Eurydice’s essay is everything you would hate to see in a book about Scripture: the earnestness of promiscuous italics wedded to stiff-jointed pedantry. She starts out writing about the Eucharist, veers into a condensed history of the early church and ends by yearning almost nostalgically for a return to “pre-Pauline sexual innocence and natural un-self-consciousness.” To which one can only reply: as if.
Eurydice’s pedantry is offset by the aw-shucks ignorance of novelist and television producer Kim Wozencraft. “My interpretation may well be flawed,” she writes, “but the biggest difference I see between the messages of the Old and New Testaments is that the New Testament replaces vengeance with forgiveness.” This toxic chestnut should serve also as a useful reminder: Read the Testaments before you try to interpret them.
Based on the evidence assembled in Joyful Noise , there were three kinds of religious instruction foisted upon the generation of Americans “presently arriving in the fullness of adulthood” (Mr. Moody’s phrase).
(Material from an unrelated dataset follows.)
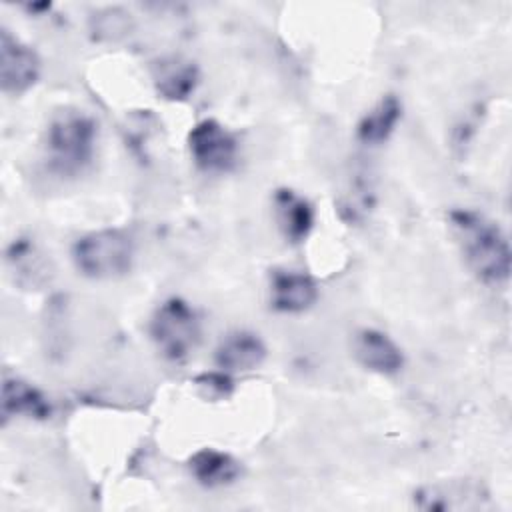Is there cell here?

There was the family’s weekly pray-together outing, services sometimes followed by Sunday school; Andrew Lloyd Webber’s Jesus Christ Superstar ; and a course in college called “The Bible as Literature.” The first, imposed by parental authority and quickly discarded by rebellious children, mostly generates confusion and sometimes lifelong trauma. The second has been known to instill warm and fuzzy Christian sentiment suffused with an inhibited sexual charge. The third mostly nurtures enlightened agnosticism, but every now and then encourages a faith wary of dogma and inclined toward the philosophical. Writes Mr. Moody, who seems to have touched all three bases, “Jesus, in addition to any of his other accomplishments, was a great moral thinker.”
Studying the Bible in college, at the temple of “secular humanism,” is probably the most effective way of getting young Christians to check out the Holy Scripture with their own two eyes. The practice has a peculiar but happy side effect: If the lesson takes, it turns the students into People of the Book.